> **RECORDS TO USE**
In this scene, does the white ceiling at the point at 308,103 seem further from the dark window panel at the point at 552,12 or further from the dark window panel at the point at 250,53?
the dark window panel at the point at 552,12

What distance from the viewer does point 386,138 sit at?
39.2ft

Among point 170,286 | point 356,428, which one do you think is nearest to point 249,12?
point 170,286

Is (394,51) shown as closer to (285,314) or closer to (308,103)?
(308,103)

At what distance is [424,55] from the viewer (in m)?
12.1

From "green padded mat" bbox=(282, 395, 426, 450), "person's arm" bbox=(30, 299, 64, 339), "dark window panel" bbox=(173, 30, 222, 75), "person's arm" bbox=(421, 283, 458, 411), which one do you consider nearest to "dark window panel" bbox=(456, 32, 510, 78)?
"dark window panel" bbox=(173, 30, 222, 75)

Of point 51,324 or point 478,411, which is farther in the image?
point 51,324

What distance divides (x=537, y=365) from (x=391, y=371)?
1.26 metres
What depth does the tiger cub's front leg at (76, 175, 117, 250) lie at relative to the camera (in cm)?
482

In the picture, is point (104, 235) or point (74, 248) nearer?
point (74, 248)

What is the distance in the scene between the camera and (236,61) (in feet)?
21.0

> **CHALLENGE**
Can you print the stretch of the records from the line containing "In the picture, is" through the end of the records, word for word?

> **SOLUTION TO THE PROBLEM**
In the picture, is point (104, 235) or point (74, 248) nearer?
point (74, 248)

What is the distance in the scene between the camera and (236,61) (in feet)?
21.0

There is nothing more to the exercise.